** WHAT IS NEEDED **
List every line in the data below that contains the word "would", copying each line in full. Only matches with the same capitalization count.

##### RECORDS TO USE

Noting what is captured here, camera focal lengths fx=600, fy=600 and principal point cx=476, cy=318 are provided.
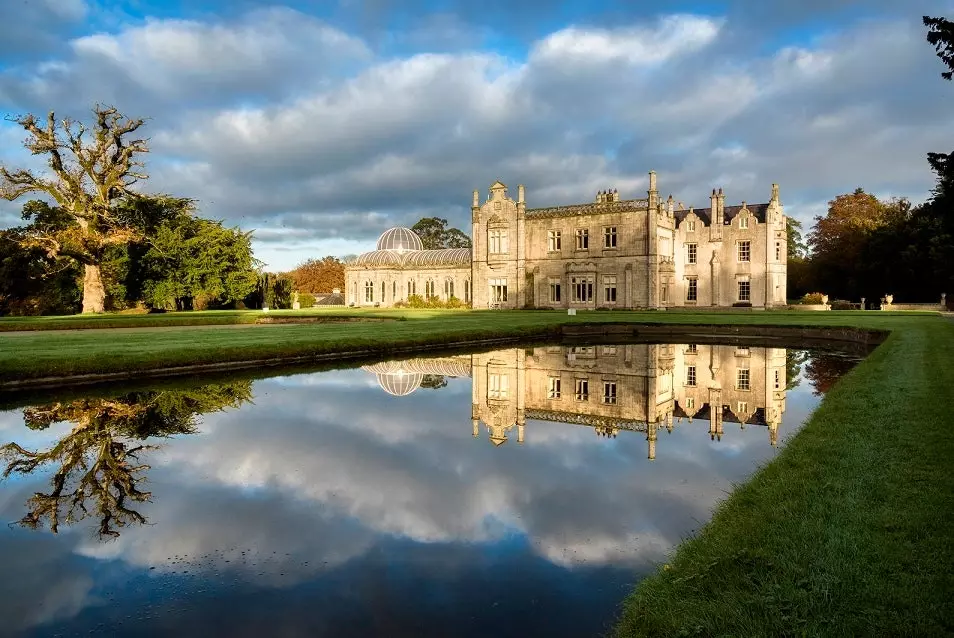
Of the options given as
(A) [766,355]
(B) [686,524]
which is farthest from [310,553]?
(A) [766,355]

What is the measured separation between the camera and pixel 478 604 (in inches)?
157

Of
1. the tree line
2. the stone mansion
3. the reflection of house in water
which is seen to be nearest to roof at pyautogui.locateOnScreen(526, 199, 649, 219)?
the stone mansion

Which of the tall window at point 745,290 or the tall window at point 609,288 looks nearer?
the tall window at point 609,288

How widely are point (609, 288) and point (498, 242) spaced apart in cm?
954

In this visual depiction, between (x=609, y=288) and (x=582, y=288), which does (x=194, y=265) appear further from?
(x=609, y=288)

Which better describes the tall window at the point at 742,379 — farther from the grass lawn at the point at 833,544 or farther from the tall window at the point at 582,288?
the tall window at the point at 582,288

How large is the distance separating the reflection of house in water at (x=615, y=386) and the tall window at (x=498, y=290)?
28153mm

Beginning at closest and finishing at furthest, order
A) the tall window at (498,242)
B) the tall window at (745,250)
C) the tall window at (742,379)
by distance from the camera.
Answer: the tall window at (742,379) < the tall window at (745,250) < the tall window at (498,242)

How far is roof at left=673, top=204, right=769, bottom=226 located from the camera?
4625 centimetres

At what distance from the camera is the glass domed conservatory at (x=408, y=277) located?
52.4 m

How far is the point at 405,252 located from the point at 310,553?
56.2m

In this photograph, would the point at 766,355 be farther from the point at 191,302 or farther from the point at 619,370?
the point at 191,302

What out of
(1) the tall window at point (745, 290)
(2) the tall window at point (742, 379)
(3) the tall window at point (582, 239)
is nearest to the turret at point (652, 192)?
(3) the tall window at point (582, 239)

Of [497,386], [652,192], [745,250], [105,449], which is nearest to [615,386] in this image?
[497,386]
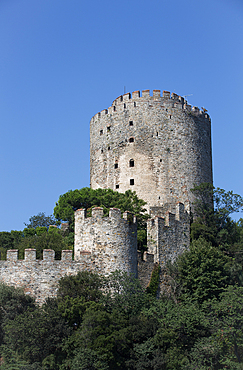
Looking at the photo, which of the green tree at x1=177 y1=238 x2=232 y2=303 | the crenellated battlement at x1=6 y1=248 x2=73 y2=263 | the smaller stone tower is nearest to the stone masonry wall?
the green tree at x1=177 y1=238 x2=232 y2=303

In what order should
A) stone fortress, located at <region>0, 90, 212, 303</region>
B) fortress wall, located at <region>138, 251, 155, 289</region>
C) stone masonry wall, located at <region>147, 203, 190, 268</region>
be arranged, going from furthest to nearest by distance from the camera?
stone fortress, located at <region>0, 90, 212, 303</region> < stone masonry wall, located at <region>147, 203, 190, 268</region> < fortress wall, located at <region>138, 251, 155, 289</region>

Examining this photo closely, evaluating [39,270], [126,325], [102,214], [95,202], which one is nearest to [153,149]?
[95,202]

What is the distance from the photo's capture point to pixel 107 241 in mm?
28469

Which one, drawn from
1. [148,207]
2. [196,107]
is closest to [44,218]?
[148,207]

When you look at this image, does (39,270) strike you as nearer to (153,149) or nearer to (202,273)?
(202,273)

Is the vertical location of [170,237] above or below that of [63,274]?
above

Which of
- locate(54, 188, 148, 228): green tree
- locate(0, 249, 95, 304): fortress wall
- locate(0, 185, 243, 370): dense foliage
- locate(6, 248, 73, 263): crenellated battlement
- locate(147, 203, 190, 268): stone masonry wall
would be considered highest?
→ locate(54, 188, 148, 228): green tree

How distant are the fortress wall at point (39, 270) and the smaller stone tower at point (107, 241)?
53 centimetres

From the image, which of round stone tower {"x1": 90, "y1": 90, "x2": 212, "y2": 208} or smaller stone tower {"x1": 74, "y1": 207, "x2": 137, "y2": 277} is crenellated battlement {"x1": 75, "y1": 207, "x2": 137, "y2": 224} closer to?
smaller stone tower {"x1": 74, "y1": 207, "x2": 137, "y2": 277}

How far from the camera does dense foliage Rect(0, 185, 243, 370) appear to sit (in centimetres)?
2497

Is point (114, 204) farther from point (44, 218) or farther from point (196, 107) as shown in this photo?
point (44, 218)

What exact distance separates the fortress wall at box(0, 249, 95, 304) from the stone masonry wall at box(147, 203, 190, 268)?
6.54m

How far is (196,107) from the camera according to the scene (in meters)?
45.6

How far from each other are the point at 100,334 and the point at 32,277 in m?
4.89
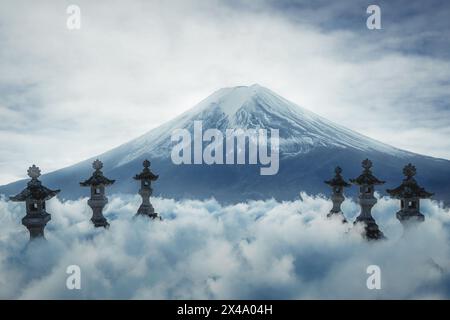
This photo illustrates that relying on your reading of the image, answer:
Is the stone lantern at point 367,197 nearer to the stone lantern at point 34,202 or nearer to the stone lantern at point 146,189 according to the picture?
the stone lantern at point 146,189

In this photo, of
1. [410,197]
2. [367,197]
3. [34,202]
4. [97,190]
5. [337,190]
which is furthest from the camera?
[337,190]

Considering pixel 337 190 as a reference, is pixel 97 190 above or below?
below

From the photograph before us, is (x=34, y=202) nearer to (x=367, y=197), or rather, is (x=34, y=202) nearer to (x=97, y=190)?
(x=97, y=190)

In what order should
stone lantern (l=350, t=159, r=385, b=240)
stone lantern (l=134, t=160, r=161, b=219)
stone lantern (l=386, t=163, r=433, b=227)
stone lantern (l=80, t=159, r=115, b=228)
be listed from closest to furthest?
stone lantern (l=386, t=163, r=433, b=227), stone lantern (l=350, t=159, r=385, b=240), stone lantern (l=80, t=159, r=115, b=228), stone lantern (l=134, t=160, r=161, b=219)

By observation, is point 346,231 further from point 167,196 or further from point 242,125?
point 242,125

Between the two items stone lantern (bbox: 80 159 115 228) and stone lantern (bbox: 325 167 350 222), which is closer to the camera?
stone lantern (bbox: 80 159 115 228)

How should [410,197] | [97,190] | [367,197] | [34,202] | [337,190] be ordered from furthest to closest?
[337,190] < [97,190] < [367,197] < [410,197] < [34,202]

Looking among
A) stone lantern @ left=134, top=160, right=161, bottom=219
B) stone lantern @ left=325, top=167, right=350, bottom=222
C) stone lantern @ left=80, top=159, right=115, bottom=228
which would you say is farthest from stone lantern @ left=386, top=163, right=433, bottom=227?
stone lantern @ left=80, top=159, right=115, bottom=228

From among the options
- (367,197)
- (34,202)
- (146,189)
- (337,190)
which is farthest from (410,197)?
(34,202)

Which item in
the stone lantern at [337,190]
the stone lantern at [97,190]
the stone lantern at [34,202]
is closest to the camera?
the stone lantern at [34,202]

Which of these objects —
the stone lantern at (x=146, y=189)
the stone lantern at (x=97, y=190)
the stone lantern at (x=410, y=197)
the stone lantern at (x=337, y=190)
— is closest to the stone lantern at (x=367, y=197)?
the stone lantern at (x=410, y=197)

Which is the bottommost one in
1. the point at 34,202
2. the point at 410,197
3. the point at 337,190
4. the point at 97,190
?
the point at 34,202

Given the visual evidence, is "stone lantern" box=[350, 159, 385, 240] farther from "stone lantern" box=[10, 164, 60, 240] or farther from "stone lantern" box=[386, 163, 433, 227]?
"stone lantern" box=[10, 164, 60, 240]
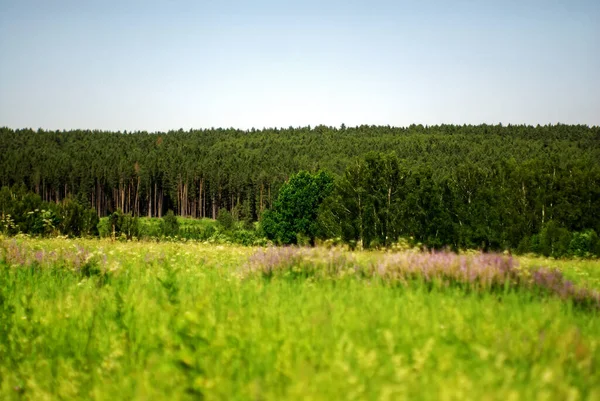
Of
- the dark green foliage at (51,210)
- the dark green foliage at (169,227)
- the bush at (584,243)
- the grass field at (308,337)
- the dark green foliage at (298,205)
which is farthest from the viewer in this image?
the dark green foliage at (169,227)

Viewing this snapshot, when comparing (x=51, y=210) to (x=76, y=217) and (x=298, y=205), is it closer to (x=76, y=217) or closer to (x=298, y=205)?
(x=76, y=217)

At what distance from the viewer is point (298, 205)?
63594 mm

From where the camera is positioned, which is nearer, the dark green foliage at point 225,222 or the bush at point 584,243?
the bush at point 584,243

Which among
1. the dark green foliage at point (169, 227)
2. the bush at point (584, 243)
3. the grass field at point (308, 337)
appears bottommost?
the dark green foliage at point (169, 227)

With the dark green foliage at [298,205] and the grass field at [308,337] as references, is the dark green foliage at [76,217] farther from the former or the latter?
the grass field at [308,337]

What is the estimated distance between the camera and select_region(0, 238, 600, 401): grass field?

##########
##### RECORDS TO USE

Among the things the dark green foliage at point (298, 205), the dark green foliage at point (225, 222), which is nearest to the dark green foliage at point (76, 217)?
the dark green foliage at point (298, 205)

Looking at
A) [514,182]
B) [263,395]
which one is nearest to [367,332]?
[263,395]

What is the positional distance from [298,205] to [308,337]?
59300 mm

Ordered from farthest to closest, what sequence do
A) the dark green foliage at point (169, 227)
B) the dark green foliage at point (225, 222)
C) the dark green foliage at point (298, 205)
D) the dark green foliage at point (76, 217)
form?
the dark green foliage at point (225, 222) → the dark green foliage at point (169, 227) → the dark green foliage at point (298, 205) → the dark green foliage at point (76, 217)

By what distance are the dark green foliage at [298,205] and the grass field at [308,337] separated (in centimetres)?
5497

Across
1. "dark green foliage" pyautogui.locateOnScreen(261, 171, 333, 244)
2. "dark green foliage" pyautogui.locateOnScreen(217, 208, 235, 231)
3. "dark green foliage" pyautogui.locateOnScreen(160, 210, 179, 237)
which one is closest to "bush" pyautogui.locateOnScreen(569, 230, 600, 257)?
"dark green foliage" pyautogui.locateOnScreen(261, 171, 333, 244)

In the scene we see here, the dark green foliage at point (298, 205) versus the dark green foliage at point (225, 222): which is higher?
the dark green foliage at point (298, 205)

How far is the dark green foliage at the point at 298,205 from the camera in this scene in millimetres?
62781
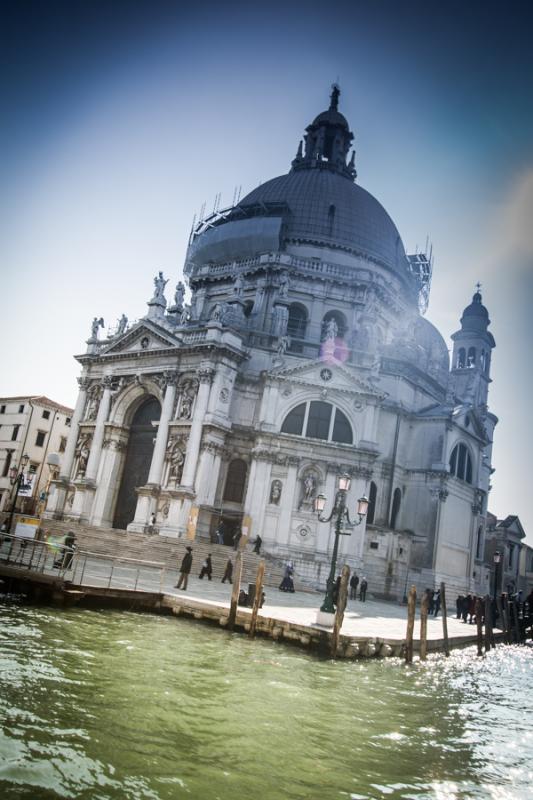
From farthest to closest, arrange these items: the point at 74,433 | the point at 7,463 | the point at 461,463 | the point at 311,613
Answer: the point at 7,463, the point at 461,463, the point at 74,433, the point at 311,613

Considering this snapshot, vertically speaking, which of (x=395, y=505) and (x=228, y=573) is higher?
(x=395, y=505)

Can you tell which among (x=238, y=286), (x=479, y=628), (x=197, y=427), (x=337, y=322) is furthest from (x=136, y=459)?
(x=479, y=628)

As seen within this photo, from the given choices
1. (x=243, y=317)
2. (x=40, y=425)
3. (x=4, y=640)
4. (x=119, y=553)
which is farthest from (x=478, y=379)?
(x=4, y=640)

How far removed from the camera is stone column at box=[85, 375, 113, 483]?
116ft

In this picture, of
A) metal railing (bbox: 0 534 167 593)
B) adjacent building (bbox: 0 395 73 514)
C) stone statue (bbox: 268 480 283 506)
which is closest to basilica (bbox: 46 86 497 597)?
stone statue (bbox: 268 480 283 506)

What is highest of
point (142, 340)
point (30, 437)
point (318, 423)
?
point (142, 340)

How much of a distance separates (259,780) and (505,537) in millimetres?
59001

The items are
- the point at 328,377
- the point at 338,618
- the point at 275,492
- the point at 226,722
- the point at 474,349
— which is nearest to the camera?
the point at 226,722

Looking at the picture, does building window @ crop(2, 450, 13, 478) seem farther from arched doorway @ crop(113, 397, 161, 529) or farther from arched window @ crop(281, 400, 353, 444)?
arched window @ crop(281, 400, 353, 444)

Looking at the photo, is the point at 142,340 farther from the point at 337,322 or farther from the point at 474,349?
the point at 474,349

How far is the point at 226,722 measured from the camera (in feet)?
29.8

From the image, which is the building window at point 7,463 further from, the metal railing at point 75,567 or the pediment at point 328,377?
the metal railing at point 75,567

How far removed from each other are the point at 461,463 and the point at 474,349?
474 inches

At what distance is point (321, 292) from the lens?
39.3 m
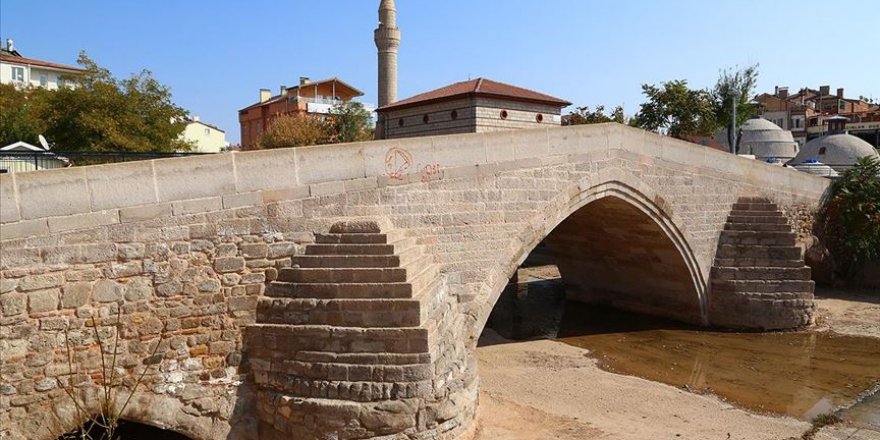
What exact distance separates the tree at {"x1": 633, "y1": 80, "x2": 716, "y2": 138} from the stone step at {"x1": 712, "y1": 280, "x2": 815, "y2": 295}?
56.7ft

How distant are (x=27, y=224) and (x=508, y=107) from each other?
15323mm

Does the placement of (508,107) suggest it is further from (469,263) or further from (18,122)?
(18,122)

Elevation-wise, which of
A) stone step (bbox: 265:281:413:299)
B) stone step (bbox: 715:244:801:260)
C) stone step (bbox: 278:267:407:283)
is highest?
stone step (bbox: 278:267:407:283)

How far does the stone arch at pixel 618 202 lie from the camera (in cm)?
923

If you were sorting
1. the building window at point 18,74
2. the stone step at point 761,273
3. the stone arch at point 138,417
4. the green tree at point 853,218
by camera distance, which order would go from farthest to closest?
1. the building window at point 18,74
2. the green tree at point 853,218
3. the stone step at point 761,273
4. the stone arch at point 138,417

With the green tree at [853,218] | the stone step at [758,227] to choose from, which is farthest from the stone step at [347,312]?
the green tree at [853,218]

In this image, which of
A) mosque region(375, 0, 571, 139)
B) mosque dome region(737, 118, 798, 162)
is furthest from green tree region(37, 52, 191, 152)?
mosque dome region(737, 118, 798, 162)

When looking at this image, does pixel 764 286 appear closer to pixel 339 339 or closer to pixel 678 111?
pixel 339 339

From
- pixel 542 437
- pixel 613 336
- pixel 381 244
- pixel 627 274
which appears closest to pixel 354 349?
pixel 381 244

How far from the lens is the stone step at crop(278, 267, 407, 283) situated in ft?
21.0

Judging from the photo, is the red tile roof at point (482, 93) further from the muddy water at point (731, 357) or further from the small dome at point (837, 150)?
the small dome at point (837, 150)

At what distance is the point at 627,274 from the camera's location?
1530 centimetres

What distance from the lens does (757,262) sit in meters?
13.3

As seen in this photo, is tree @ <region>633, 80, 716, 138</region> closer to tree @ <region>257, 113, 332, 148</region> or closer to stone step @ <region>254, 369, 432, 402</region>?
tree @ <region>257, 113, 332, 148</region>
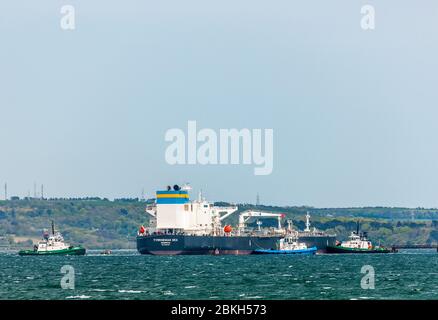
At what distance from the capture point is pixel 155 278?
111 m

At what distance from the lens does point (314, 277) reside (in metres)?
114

##########
##### RECORDS TO USE

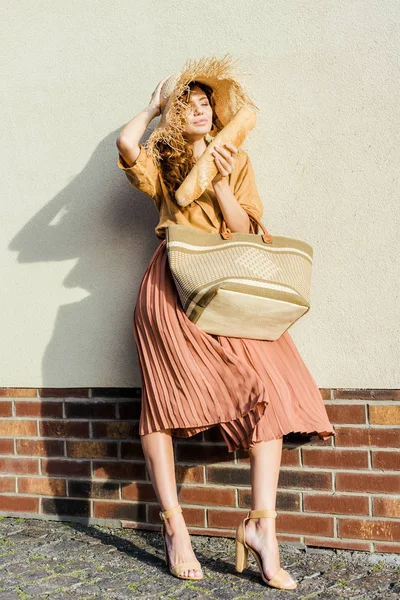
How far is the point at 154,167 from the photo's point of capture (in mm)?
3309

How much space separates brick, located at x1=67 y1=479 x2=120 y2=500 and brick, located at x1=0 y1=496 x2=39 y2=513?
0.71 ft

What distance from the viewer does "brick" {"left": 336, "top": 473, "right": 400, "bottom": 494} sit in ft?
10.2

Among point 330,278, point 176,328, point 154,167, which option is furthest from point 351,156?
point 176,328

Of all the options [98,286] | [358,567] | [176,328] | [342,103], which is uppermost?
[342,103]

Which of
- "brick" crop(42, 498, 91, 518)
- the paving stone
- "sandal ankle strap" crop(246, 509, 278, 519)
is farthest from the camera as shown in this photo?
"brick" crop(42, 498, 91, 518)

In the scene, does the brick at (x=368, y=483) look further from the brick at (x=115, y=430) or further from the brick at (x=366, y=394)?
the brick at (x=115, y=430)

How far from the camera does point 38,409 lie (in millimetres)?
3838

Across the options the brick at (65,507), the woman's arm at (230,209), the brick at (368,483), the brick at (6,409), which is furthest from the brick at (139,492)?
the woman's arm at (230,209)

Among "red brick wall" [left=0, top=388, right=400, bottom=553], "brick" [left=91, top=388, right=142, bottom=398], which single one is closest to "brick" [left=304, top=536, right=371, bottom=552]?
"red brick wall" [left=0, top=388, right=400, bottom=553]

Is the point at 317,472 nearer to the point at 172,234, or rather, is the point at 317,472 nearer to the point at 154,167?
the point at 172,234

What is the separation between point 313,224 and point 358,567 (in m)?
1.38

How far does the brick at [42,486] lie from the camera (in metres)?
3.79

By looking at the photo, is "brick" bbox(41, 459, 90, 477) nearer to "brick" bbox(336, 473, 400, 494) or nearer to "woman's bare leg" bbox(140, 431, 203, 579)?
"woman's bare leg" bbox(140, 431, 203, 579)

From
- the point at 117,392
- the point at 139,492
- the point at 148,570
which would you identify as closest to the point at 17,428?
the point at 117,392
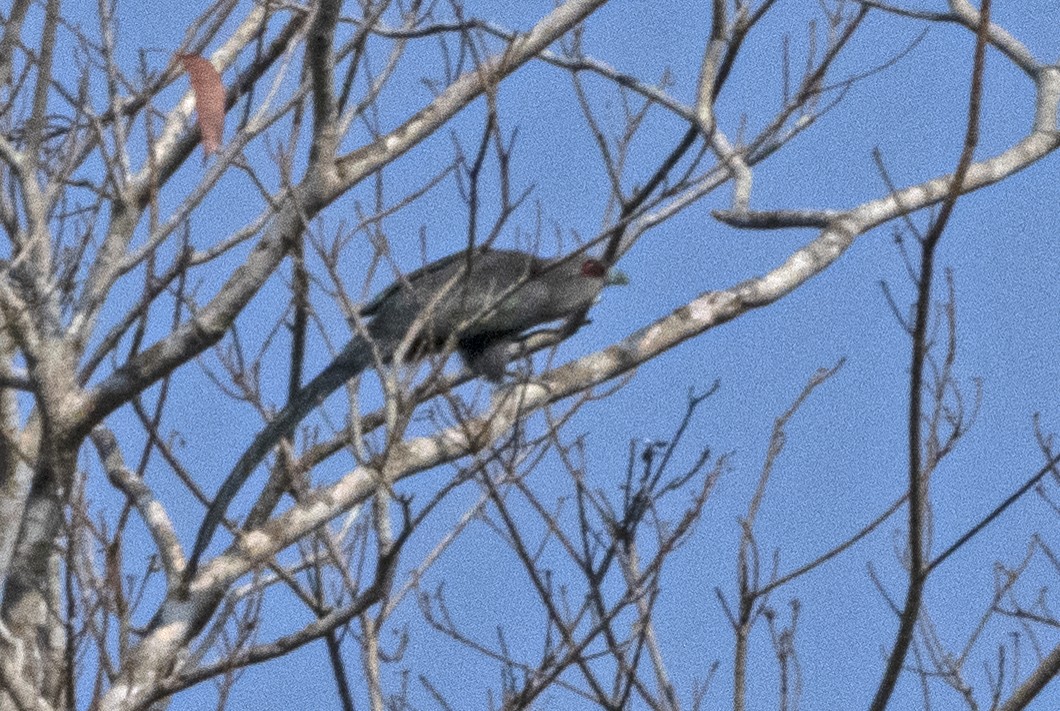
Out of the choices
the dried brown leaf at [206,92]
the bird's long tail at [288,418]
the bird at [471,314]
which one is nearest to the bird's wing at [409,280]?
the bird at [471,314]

##########

** OUTPUT BELOW **
In this photograph, would the point at 766,355 be farther from the point at 191,302 or farther from the point at 619,370?
would be considered highest?
which would you say is farthest from stone lantern @ left=386, top=163, right=433, bottom=227?
by camera distance, which order would go from farthest to closest?
which would you identify as closest to the point at 17,428?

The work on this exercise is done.